What you need to do.
A) Answer these questions using the study overview:
(i) In what month and year did South Korea institutionalize the "Joint Directive for Integrated Management of National Land Planning and Environmental Conservation Planning"?
(ii) Which assessment tools in South Korea does the analysis consider?
(iii) How was the concept of sustainability reviewed?
B) Revise the study overview from "This study aims" to "footprint assessment model.", changing "exploratory study" to "preliminary study".

Text block.

This study aims to establish the implications and a framework for a conceptual model of environmental footprint assessment as an effective integration tool, focusing on South Korea, which is currently attempting to manage national land and environmental planning in a unified manner. In March 2018, South Korea institutionalized the “Joint Directive for Integrated Management of National Land Planning and Environmental Conservation Planning,” and has been collaboratively attempting to bring about policy and planning changes. Accordingly, through a literature review of sustainability and environmental mainstreaming and by examining assessment case tools being researched and implemented both domestically and internationally, this exploratory study seeks to propose directions for constructing an environmental footprint assessment model.


2. Methods and Materials

The methodology of this study involves a literature review on sustainability and environmental mainstreaming as well as an examination of case studies of assessment tools based on sustainability. The concept of sustainability was reviewed by examining its basic definitions and underlying principles. This study explores the role of sustainability assessment, criteria for establishment, and approaches to implementation. The case study analysis of the assessment tools focused on examples related to economic growth, the environmental impacts of human activities, and the classification of ecological values, both domestically and internationally. Particularly, the analysis of assessment tools in South Korea considers those with a legal basis and established guidelines. Furthermore, these case studies were subjected to a detailed analysis by applying sustainability assessment evaluation criteria based on a literature review. Through this process, an exploratory study was conducted to establish the implications and framework for a conceptual model of environmental footprint assessment aimed at the integrated management of national land and environmental planning that can be practically applied in South Korea.

Listed entries.
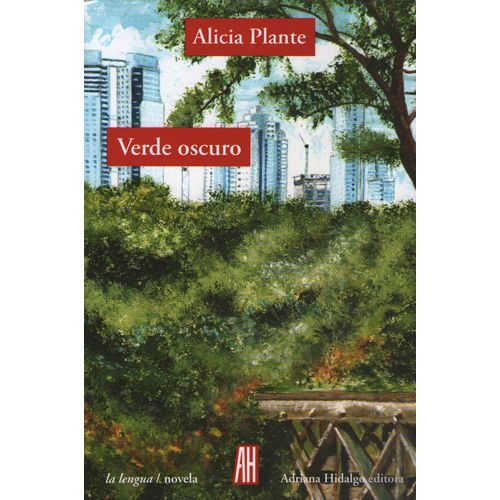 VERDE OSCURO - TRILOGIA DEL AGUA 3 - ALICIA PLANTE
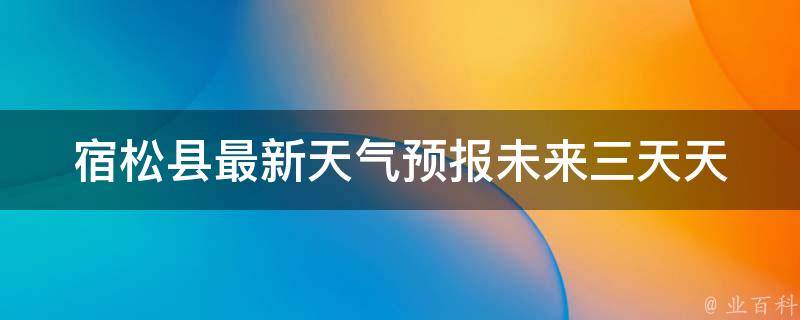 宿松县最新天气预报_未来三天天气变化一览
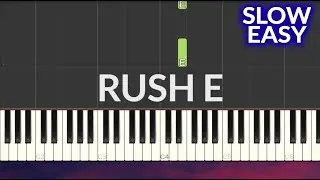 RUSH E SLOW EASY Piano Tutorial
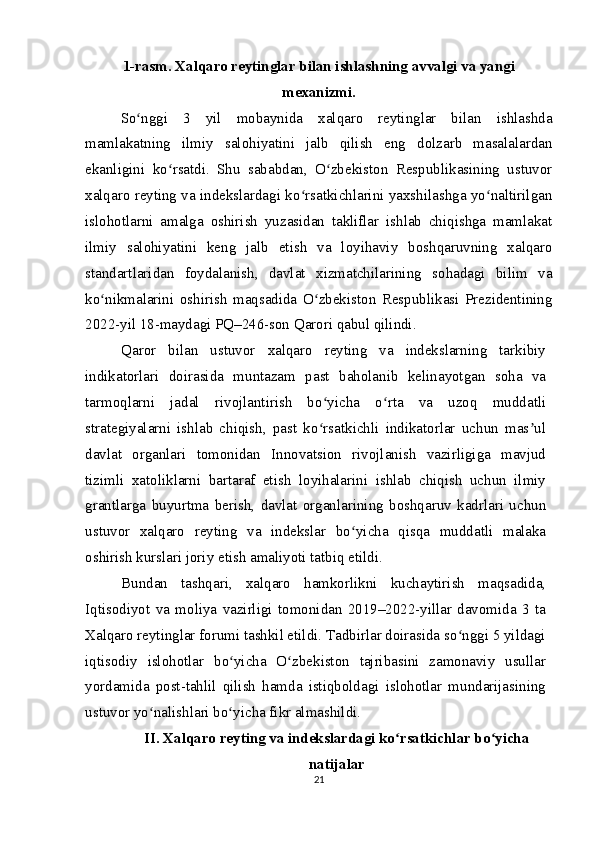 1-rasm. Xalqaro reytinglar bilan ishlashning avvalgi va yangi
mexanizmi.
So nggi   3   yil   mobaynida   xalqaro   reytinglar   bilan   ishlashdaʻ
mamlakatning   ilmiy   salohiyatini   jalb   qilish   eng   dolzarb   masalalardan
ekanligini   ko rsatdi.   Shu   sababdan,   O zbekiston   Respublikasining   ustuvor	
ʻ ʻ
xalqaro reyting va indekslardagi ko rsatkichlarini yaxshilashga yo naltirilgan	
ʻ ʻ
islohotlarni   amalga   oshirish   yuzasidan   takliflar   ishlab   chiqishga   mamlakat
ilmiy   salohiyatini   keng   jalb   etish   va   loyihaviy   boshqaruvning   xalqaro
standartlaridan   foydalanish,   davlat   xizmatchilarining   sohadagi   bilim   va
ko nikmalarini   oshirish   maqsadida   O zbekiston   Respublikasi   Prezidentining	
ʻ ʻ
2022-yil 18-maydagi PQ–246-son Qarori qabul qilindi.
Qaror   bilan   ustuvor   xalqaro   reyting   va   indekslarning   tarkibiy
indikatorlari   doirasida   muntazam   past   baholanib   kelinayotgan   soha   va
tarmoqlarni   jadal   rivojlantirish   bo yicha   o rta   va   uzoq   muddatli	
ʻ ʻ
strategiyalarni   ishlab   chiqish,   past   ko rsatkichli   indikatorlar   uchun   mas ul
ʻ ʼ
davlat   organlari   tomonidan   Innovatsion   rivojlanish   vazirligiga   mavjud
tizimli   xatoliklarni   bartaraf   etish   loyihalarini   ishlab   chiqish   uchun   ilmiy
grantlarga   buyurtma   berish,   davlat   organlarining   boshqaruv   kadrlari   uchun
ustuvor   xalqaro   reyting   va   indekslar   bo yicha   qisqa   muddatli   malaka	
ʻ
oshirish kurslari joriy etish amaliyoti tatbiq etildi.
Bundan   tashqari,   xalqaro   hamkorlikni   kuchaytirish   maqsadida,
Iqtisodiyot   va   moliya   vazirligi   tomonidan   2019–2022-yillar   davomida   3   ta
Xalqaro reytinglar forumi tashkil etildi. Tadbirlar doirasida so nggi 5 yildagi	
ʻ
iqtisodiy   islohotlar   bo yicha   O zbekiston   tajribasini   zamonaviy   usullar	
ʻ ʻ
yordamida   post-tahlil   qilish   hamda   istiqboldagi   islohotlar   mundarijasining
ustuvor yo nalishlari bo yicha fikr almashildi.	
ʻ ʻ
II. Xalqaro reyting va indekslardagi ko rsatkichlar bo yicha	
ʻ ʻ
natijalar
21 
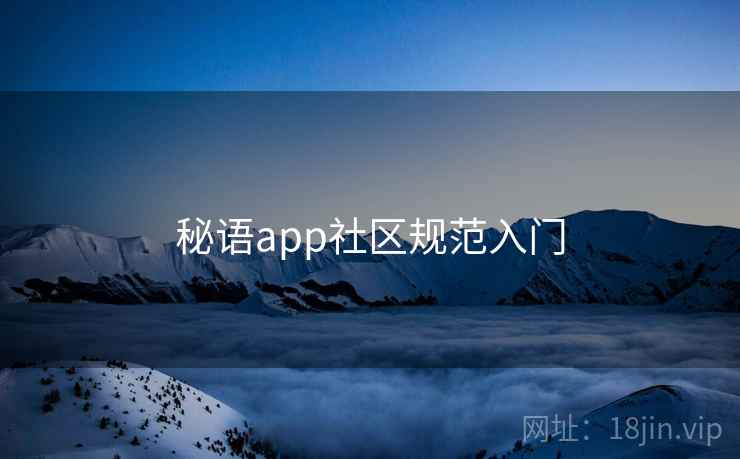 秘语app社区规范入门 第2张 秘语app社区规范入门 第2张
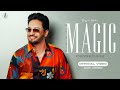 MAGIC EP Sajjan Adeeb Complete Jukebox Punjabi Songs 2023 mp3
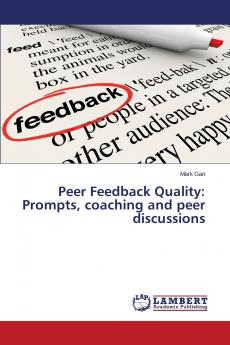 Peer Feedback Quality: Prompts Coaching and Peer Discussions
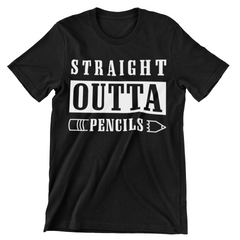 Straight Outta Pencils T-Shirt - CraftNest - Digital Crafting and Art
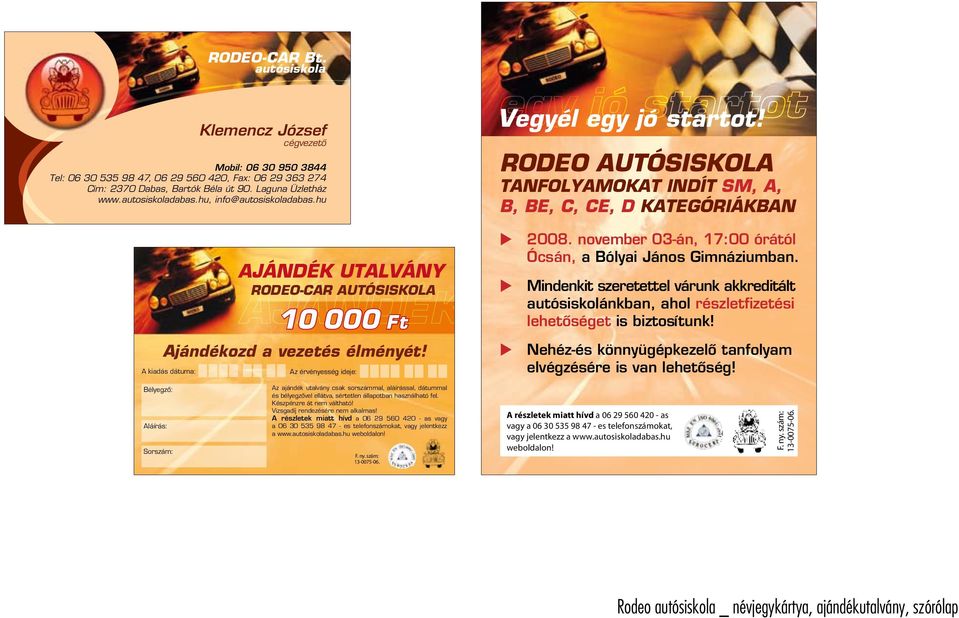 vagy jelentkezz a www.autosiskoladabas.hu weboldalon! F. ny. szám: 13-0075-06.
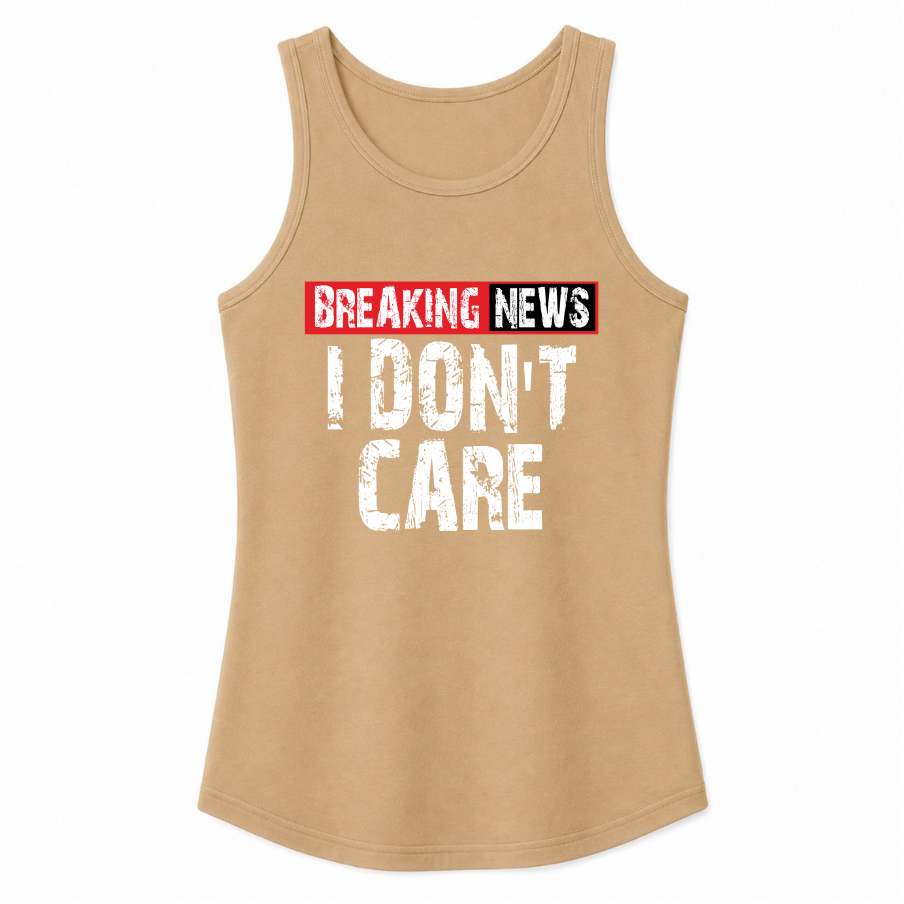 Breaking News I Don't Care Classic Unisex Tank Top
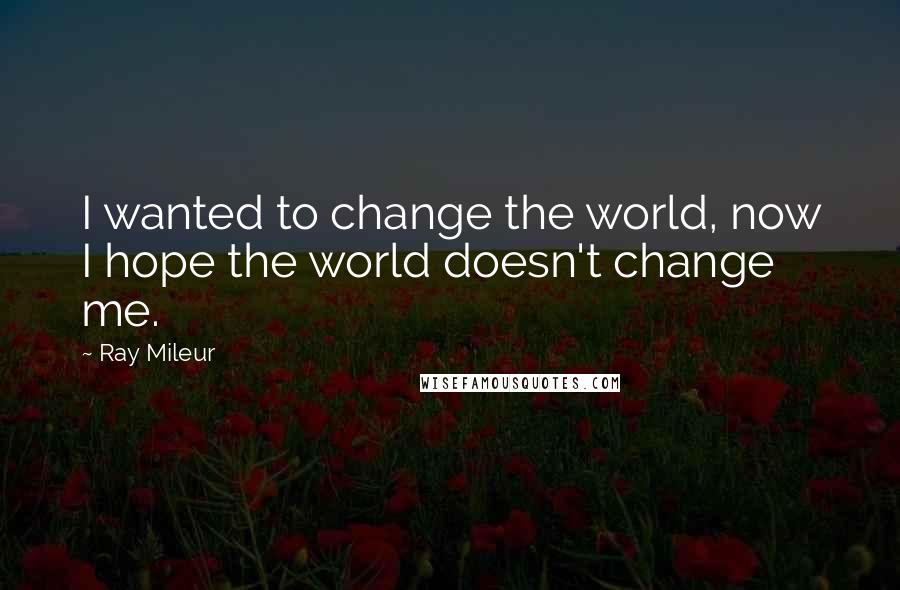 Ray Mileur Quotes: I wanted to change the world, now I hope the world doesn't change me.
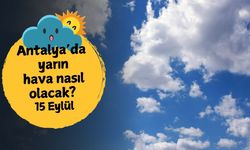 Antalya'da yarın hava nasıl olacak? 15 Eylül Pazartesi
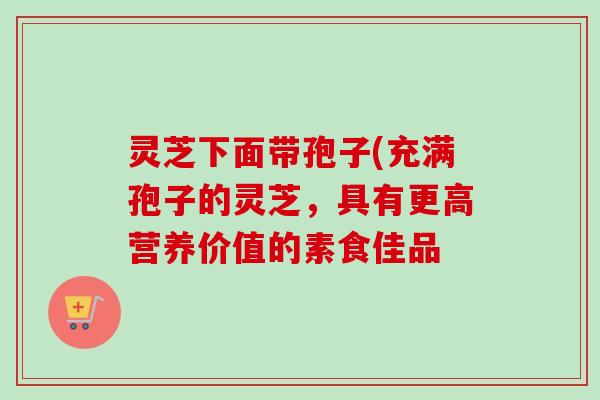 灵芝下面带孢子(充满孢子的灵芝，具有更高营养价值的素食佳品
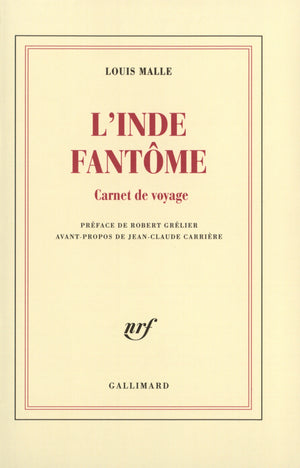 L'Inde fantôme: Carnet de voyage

Task-by-task outputs.
A)
(i) March 2018.
(ii) Those with a legal basis and established guidelines.
(iii) By examining its basic definitions and underlying principles.

B)
This study aims to establish the implications and a framework for a conceptual model of environmental footprint assessment as an effective integration tool, focusing on South Korea, which is currently attempting to manage national land and environmental planning in a unified manner. In March 2018, South Korea institutionalized the “Joint Directive for Integrated Management of National Land Planning and Environmental Conservation Planning,” and has been collaboratively attempting to bring about policy and planning changes. Accordingly, through a literature review of sustainability and environmental mainstreaming and by examining assessment case tools being researched and implemented both domestically and internationally, this preliminary study seeks to propose directions for constructing an environmental footprint assessment model.